Stem cell fluid shows promise as PAH treatment, study finds
Medium reduces PAH signs in rat, cell studies
Stem cell-derived conditioned medium, or the liquid that remains after cells are cultured, reduces the signs of pulmonary arterial hypertension (PAH) in rat and cell models, a study showed.
“These findings support [stem cell]‐derived conditioned medium as a promising therapeutic strategy for PAH, warranting further investigation in translational studies and clinical trials,” the researchers wrote.
The study, “IPSC-Derived Conditioned Medium Reduces Oxidative Stress and Vascular Remodeling in Rat Models of Pulmonary Arterial Hypertension,” was published in the Journal of Cellular Physiology.

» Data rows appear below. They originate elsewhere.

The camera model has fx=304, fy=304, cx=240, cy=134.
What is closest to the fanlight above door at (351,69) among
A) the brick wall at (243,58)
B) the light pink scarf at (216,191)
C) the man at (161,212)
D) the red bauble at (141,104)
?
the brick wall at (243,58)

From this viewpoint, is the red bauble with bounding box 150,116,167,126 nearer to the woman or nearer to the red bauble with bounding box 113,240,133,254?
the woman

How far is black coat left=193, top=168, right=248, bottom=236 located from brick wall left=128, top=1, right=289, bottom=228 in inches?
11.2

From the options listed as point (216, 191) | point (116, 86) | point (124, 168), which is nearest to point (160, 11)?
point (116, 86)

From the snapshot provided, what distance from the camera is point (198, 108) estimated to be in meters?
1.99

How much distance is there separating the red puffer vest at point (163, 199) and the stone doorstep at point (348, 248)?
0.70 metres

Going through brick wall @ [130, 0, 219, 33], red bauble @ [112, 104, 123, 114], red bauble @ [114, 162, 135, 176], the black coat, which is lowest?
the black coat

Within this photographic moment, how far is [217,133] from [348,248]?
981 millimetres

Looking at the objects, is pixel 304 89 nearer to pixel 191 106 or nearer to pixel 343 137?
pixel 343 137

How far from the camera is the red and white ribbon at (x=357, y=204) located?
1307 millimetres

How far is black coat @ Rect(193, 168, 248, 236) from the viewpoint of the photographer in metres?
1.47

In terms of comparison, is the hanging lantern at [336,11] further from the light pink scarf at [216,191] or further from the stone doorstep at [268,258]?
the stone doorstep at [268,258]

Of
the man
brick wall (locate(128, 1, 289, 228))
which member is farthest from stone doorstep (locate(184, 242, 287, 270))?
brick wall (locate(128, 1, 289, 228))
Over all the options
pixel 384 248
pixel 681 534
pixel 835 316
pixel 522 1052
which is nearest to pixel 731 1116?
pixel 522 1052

PAH is characterized by narrowing of the pulmonary arteries, blood vessels that supply the lungs. This narrowing restricts blood flow, boosts blood pressure, and makes it harder for the right side of the heart to pump blood. Blood vessel narrowing is driven by pulmonary vascular remodeling, the excessive growth of cells that line blood vessels, particularly the pulmonary artery smooth muscle cells (PASMCs).

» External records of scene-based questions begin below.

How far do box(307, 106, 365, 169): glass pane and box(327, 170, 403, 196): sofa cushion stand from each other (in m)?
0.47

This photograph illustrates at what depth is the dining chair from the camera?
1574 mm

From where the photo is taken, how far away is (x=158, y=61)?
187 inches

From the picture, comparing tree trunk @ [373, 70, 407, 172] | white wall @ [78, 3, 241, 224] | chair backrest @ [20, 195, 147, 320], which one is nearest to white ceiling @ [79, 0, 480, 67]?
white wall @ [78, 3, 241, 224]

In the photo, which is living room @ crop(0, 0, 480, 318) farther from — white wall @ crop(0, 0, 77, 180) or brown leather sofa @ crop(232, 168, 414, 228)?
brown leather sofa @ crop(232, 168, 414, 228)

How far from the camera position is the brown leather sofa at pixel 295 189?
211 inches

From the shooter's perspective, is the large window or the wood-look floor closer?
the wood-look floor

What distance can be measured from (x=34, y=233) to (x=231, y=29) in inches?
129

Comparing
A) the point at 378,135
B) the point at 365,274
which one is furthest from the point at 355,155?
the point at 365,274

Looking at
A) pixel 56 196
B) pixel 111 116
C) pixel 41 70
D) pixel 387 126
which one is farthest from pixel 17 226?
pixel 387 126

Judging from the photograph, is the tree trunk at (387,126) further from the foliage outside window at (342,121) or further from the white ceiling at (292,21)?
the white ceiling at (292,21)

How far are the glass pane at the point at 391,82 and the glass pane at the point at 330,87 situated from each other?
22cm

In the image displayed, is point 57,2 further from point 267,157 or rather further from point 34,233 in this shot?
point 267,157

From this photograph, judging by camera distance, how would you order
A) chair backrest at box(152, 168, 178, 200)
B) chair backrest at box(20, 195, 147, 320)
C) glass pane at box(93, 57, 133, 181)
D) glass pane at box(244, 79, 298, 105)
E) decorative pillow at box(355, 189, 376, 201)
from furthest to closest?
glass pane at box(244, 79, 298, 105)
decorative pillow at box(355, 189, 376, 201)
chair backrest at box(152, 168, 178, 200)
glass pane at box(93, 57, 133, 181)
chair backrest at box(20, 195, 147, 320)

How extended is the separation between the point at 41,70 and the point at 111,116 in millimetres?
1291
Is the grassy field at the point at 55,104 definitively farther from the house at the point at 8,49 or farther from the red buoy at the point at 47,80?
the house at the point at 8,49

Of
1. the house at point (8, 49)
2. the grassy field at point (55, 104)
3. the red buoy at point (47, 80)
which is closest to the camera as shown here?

Induced pluripotent stem cell-derived conditioned medium, or iPSC-CM, is the liquid that remains after iPSCs, or cells reprogrammed from adult cells, are cultured. It contains proteins, growth factors, and other molecules, with the potential to modulate cellular processes and promote tissue repair.
Studies point to ‘promising’ approach to PAH treatment
Researchers in Taiwan investigated the therapeutic potential of iPSC-CM in a rat model of PAH and in PASMCs.
When the team treated PAH rats with iPSC-CM via daily abdominal infusions, the right ventricular systolic pressure — the blood pressure in the right side of the heart during a heartbeat — was significantly reduced. Treatment also mitigated right ventricular hypertrophy, the abnormal enlargement and thickening of the right ventricle in the heart. These benefits were independent of the timing of iPSC-CM infusions — before (prophylactic group) or two weeks after (treatment group) PAH-like disease was induced.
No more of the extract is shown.